> 本文
海のゴミ拾いボランティアは開幕前の準備が大切
誰にでも開かれたビーチをいかに実現するか
2023年10月21日午前8時、神奈川県の片瀬江ノ島海岸東浜に50人の皆さんが集まってくれました。彼らは、日本財団ボラセンとNPO法人海さくらが主催してした初開催のイベントPIG FES(ピッグフェス)の運営ボランティアです。
日本財団ボラセンでは、海さくらが毎月実施している江ノ島近くでのビーチクリーンに、ぼ活!でのボランティア募集などを通じて連携してきました。その中で、「より多くの人が、誰もが、海に親しんでもらえる機会をつくろう」と企画したのがこのPIG FESです。PIG FESの名称は、Peaceful Inclusive-beach Goals、つまり、みんなが平和で安心安全に楽しめる海や浜を目指すという想いを込めています。
ビーチクリーンで浜をきれいにし、そのきれいになった浜で、みんなで楽しむ。「NO BORDER ONE MIND」をテーマに行われたPIG FESの模様をご紹介します。
PIG FES開催を前に、朝早くに集まってくれた約50人の皆さん。集合後、さっそくロール状のビーチマットを広げ、砂浜の上に来場者が会場内の行き来に利用するルートが作られていきました。

> 提示データ
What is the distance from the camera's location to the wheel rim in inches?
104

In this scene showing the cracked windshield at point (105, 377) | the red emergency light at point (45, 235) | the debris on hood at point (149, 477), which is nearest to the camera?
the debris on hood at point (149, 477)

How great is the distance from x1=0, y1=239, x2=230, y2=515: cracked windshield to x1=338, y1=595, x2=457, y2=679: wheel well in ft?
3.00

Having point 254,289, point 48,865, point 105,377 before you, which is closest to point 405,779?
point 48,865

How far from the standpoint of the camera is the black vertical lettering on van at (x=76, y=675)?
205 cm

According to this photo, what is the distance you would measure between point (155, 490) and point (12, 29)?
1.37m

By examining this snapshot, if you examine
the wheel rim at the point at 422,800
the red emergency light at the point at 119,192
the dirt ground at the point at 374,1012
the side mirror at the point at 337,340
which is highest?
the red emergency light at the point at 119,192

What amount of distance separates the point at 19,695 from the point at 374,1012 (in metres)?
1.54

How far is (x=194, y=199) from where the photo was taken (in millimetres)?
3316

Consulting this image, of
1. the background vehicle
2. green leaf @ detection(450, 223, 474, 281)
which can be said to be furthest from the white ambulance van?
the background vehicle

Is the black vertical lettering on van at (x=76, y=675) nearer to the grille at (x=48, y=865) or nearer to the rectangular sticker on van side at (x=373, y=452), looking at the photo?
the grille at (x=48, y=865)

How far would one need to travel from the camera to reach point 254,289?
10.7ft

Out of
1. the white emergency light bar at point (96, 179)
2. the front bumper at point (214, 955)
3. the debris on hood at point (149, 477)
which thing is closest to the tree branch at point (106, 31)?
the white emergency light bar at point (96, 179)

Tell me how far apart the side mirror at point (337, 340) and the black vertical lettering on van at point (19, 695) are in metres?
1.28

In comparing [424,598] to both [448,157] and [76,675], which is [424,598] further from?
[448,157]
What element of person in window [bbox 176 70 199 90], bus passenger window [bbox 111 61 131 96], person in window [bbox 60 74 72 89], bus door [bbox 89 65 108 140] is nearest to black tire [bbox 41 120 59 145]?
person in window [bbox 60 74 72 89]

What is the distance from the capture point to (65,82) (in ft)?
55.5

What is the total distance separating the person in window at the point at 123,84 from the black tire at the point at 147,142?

> 課題
本文に示されている、PIG FESの名称の由来となった英語の語をすべて列挙してください。 本文の記述のみに基づいて解答してください。

> 解答
Peaceful、Inclusive-beach、Goals